[Collected data]

════════════════

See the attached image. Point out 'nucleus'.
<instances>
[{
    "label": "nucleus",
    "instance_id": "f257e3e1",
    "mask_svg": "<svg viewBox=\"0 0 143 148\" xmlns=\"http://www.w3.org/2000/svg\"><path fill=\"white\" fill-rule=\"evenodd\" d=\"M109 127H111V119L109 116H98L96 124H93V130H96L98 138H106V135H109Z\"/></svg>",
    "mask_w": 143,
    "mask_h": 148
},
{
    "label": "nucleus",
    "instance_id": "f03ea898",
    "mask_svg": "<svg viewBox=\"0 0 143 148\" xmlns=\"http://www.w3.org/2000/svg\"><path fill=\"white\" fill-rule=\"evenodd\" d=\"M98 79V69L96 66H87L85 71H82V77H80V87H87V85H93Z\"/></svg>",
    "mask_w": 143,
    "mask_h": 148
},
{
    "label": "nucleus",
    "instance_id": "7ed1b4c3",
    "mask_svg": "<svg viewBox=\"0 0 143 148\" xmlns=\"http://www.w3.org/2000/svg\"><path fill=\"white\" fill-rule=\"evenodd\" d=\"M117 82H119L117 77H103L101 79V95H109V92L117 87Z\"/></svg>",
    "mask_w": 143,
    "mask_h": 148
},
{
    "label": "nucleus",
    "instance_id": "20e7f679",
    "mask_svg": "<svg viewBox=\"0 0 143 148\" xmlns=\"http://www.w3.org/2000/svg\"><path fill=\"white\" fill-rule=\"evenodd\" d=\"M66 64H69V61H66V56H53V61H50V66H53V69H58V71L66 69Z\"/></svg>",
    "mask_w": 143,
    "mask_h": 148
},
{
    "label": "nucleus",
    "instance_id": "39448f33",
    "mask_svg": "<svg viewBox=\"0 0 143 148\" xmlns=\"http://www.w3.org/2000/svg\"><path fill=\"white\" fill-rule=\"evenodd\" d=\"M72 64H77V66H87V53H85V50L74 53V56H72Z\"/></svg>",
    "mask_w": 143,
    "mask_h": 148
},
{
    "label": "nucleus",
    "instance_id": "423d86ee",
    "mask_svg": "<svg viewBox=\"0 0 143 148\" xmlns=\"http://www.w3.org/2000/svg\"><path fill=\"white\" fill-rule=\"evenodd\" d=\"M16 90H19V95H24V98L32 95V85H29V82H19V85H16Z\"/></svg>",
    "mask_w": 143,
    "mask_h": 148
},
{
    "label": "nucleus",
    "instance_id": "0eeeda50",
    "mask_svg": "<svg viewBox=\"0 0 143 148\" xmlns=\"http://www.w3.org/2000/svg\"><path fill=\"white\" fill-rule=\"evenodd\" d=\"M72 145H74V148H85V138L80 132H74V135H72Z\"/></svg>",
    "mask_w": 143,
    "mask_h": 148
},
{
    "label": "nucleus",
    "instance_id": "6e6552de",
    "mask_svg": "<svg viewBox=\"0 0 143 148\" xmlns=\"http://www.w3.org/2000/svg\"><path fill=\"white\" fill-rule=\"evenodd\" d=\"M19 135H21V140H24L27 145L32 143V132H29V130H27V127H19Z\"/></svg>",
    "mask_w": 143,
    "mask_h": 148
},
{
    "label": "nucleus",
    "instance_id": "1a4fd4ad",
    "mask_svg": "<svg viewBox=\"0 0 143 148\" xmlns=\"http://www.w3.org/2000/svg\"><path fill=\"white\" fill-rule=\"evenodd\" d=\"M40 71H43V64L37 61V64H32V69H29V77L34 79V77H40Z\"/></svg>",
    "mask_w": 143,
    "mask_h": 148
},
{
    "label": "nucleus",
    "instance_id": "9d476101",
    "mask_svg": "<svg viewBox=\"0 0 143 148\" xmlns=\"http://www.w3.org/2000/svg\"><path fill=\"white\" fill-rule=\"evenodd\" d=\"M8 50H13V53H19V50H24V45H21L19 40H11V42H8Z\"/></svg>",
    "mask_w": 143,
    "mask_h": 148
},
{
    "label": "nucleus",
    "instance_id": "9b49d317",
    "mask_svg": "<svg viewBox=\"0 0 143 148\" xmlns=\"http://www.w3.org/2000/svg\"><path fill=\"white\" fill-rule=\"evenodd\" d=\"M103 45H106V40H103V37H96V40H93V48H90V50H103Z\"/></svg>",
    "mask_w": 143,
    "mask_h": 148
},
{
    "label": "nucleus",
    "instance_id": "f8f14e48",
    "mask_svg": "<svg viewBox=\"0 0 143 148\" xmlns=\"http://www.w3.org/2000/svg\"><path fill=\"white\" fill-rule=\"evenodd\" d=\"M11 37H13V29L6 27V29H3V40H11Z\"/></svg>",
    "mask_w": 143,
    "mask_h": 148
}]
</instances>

════════════════

GIVEN REQUEST
Could you write out all the records above again, substituting "outline_svg" for every "mask_svg" and leaving everything else unchanged?

SOLUTION TO THIS TASK
See the attached image. Point out 'nucleus'.
<instances>
[{
    "label": "nucleus",
    "instance_id": "f257e3e1",
    "outline_svg": "<svg viewBox=\"0 0 143 148\" xmlns=\"http://www.w3.org/2000/svg\"><path fill=\"white\" fill-rule=\"evenodd\" d=\"M109 127H111V119L109 116H98L96 124H93V130H96L98 138H106V135H109Z\"/></svg>",
    "mask_w": 143,
    "mask_h": 148
},
{
    "label": "nucleus",
    "instance_id": "f03ea898",
    "outline_svg": "<svg viewBox=\"0 0 143 148\" xmlns=\"http://www.w3.org/2000/svg\"><path fill=\"white\" fill-rule=\"evenodd\" d=\"M98 79V69L96 66H87L85 71H82V77H80V87H87V85H93Z\"/></svg>",
    "mask_w": 143,
    "mask_h": 148
},
{
    "label": "nucleus",
    "instance_id": "7ed1b4c3",
    "outline_svg": "<svg viewBox=\"0 0 143 148\" xmlns=\"http://www.w3.org/2000/svg\"><path fill=\"white\" fill-rule=\"evenodd\" d=\"M117 82H119L117 77H103L101 79V95H109V92L117 87Z\"/></svg>",
    "mask_w": 143,
    "mask_h": 148
},
{
    "label": "nucleus",
    "instance_id": "20e7f679",
    "outline_svg": "<svg viewBox=\"0 0 143 148\" xmlns=\"http://www.w3.org/2000/svg\"><path fill=\"white\" fill-rule=\"evenodd\" d=\"M66 64H69V61H66V56H53V61H50V66H53V69H58V71L66 69Z\"/></svg>",
    "mask_w": 143,
    "mask_h": 148
},
{
    "label": "nucleus",
    "instance_id": "39448f33",
    "outline_svg": "<svg viewBox=\"0 0 143 148\" xmlns=\"http://www.w3.org/2000/svg\"><path fill=\"white\" fill-rule=\"evenodd\" d=\"M72 64H77V66H87V53H85V50L74 53V56H72Z\"/></svg>",
    "mask_w": 143,
    "mask_h": 148
},
{
    "label": "nucleus",
    "instance_id": "423d86ee",
    "outline_svg": "<svg viewBox=\"0 0 143 148\" xmlns=\"http://www.w3.org/2000/svg\"><path fill=\"white\" fill-rule=\"evenodd\" d=\"M16 90H19V95H24V98L32 95V85H29V82H19V85H16Z\"/></svg>",
    "mask_w": 143,
    "mask_h": 148
},
{
    "label": "nucleus",
    "instance_id": "0eeeda50",
    "outline_svg": "<svg viewBox=\"0 0 143 148\" xmlns=\"http://www.w3.org/2000/svg\"><path fill=\"white\" fill-rule=\"evenodd\" d=\"M72 145H74V148H85V138L80 132H74V135H72Z\"/></svg>",
    "mask_w": 143,
    "mask_h": 148
},
{
    "label": "nucleus",
    "instance_id": "6e6552de",
    "outline_svg": "<svg viewBox=\"0 0 143 148\" xmlns=\"http://www.w3.org/2000/svg\"><path fill=\"white\" fill-rule=\"evenodd\" d=\"M19 135H21V140H24L27 145L32 143V132H29V130H27V127H19Z\"/></svg>",
    "mask_w": 143,
    "mask_h": 148
},
{
    "label": "nucleus",
    "instance_id": "1a4fd4ad",
    "outline_svg": "<svg viewBox=\"0 0 143 148\" xmlns=\"http://www.w3.org/2000/svg\"><path fill=\"white\" fill-rule=\"evenodd\" d=\"M40 71H43V64L37 61V64H32V69H29V77L34 79V77H40Z\"/></svg>",
    "mask_w": 143,
    "mask_h": 148
},
{
    "label": "nucleus",
    "instance_id": "9d476101",
    "outline_svg": "<svg viewBox=\"0 0 143 148\" xmlns=\"http://www.w3.org/2000/svg\"><path fill=\"white\" fill-rule=\"evenodd\" d=\"M8 50H13V53H19V50H24V45H21L19 40H11V42H8Z\"/></svg>",
    "mask_w": 143,
    "mask_h": 148
},
{
    "label": "nucleus",
    "instance_id": "9b49d317",
    "outline_svg": "<svg viewBox=\"0 0 143 148\" xmlns=\"http://www.w3.org/2000/svg\"><path fill=\"white\" fill-rule=\"evenodd\" d=\"M103 45H106V40H103V37H96V40H93V48H90V50H103Z\"/></svg>",
    "mask_w": 143,
    "mask_h": 148
},
{
    "label": "nucleus",
    "instance_id": "f8f14e48",
    "outline_svg": "<svg viewBox=\"0 0 143 148\" xmlns=\"http://www.w3.org/2000/svg\"><path fill=\"white\" fill-rule=\"evenodd\" d=\"M11 37H13V29L6 27V29H3V40H11Z\"/></svg>",
    "mask_w": 143,
    "mask_h": 148
}]
</instances>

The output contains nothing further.